Your objective: Copy out the listing below line for line, omitting the pictures.

The records:
--------

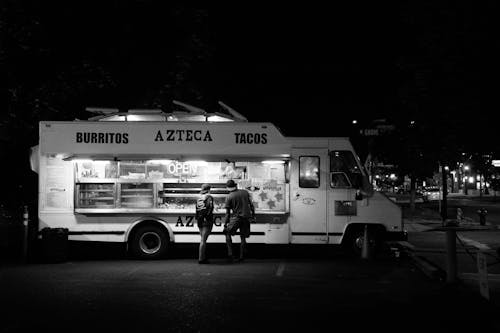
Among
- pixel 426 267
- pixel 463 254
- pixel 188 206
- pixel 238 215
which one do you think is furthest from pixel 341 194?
pixel 463 254

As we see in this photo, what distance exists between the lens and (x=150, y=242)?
15.0 m

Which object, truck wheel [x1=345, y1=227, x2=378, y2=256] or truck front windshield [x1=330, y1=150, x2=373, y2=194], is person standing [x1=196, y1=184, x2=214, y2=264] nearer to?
truck front windshield [x1=330, y1=150, x2=373, y2=194]

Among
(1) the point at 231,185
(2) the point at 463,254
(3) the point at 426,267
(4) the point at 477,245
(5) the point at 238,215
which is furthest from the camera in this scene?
(4) the point at 477,245

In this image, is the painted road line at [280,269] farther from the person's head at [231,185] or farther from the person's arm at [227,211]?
the person's head at [231,185]

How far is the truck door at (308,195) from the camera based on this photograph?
14.9 meters

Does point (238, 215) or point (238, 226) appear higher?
point (238, 215)

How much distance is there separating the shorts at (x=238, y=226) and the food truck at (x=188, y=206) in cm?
71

--------

Expected output:
Among
- pixel 426 267
- pixel 463 254
- pixel 188 206
- pixel 238 215
which one do you think is furthest from pixel 341 194?
pixel 463 254

As we see in this photo, what distance exists between the lens and (x=150, y=242)?
15.0 m

Which object, truck wheel [x1=345, y1=227, x2=378, y2=256] or truck front windshield [x1=330, y1=150, x2=373, y2=194], is person standing [x1=196, y1=184, x2=214, y2=264] nearer to?
truck front windshield [x1=330, y1=150, x2=373, y2=194]

Among
(1) the point at 231,185
(2) the point at 463,254
(3) the point at 426,267
(4) the point at 477,245
(5) the point at 238,215
which is furthest from the camera in this scene?
(4) the point at 477,245

In this image, is the painted road line at [280,269] farther from the person's head at [231,185] or farther from the person's arm at [227,211]?
the person's head at [231,185]

How far is the truck door at (308,195) from the camera based on this photograph?
14.9 meters

Does point (238, 215) or point (238, 226) appear higher?
point (238, 215)

How much distance is there separating the shorts at (x=238, y=226) and the food truck at (x=188, y=206) in cm?
71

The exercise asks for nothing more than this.